Word for word, transcribe the material below from its first line to the line with "Count: 11-50.", both included.

Provided records —
■ ■ ■

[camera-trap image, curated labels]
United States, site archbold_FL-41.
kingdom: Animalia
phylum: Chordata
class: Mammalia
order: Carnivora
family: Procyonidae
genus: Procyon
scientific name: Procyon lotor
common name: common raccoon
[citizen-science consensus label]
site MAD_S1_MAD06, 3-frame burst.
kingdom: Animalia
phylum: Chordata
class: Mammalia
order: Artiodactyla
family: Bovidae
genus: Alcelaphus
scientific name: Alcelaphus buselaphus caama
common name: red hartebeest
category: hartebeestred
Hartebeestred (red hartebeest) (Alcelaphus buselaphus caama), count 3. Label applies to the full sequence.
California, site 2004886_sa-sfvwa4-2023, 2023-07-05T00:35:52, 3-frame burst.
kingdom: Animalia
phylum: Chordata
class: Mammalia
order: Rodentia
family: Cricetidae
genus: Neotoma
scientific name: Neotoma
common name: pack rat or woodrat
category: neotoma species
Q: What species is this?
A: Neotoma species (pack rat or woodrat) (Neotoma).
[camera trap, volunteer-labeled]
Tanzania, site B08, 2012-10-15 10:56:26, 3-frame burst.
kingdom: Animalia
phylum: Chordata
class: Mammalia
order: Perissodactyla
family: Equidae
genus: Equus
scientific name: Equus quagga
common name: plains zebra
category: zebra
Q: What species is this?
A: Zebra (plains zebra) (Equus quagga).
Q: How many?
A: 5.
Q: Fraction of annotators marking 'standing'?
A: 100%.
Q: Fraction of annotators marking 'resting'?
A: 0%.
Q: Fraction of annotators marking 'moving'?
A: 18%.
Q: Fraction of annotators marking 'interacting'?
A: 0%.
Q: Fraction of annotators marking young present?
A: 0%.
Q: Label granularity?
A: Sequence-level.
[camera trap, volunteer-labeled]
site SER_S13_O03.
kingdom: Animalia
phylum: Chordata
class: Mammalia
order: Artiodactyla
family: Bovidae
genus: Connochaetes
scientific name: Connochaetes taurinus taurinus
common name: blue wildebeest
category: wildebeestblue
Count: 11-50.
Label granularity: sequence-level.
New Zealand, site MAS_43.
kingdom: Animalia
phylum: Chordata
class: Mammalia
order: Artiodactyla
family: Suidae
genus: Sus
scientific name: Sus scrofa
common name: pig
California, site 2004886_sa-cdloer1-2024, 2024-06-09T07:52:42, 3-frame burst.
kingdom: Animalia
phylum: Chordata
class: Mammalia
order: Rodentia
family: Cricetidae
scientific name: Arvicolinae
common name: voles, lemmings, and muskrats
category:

■ ■ ■

Answer below —
[camera-trap image, curated labels]
United States, site archbold_FL-41.
kingdom: Animalia
phylum: Chordata
class: Mammalia
order: Carnivora
family: Procyonidae
genus: Procyon
scientific name: Procyon lotor
common name: common raccoon
[citizen-science consensus label]
site MAD_S1_MAD06, 3-frame burst.
kingdom: Animalia
phylum: Chordata
class: Mammalia
order: Artiodactyla
family: Bovidae
genus: Alcelaphus
scientific name: Alcelaphus buselaphus caama
common name: red hartebeest
category: hartebeestred
Hartebeestred (red hartebeest) (Alcelaphus buselaphus caama), count 3. Label applies to the full sequence.
California, site 2004886_sa-sfvwa4-2023, 2023-07-05T00:35:52, 3-frame burst.
kingdom: Animalia
phylum: Chordata
class: Mammalia
order: Rodentia
family: Cricetidae
genus: Neotoma
scientific name: Neotoma
common name: pack rat or woodrat
category: neotoma species
Q: What species is this?
A: Neotoma species (pack rat or woodrat) (Neotoma).
[camera trap, volunteer-labeled]
Tanzania, site B08, 2012-10-15 10:56:26, 3-frame burst.
kingdom: Animalia
phylum: Chordata
class: Mammalia
order: Perissodactyla
family: Equidae
genus: Equus
scientific name: Equus quagga
common name: plains zebra
category: zebra
Q: What species is this?
A: Zebra (plains zebra) (Equus quagga).
Q: How many?
A: 5.
Q: Fraction of annotators marking 'standing'?
A: 100%.
Q: Fraction of annotators marking 'resting'?
A: 0%.
Q: Fraction of annotators marking 'moving'?
A: 18%.
Q: Fraction of annotators marking 'interacting'?
A: 0%.
Q: Fraction of annotators marking young present?
A: 0%.
Q: Label granularity?
A: Sequence-level.
[camera trap, volunteer-labeled]
site SER_S13_O03.
kingdom: Animalia
phylum: Chordata
class: Mammalia
order: Artiodactyla
family: Bovidae
genus: Connochaetes
scientific name: Connochaetes taurinus taurinus
common name: blue wildebeest
category: wildebeestblue
Count: 11-50.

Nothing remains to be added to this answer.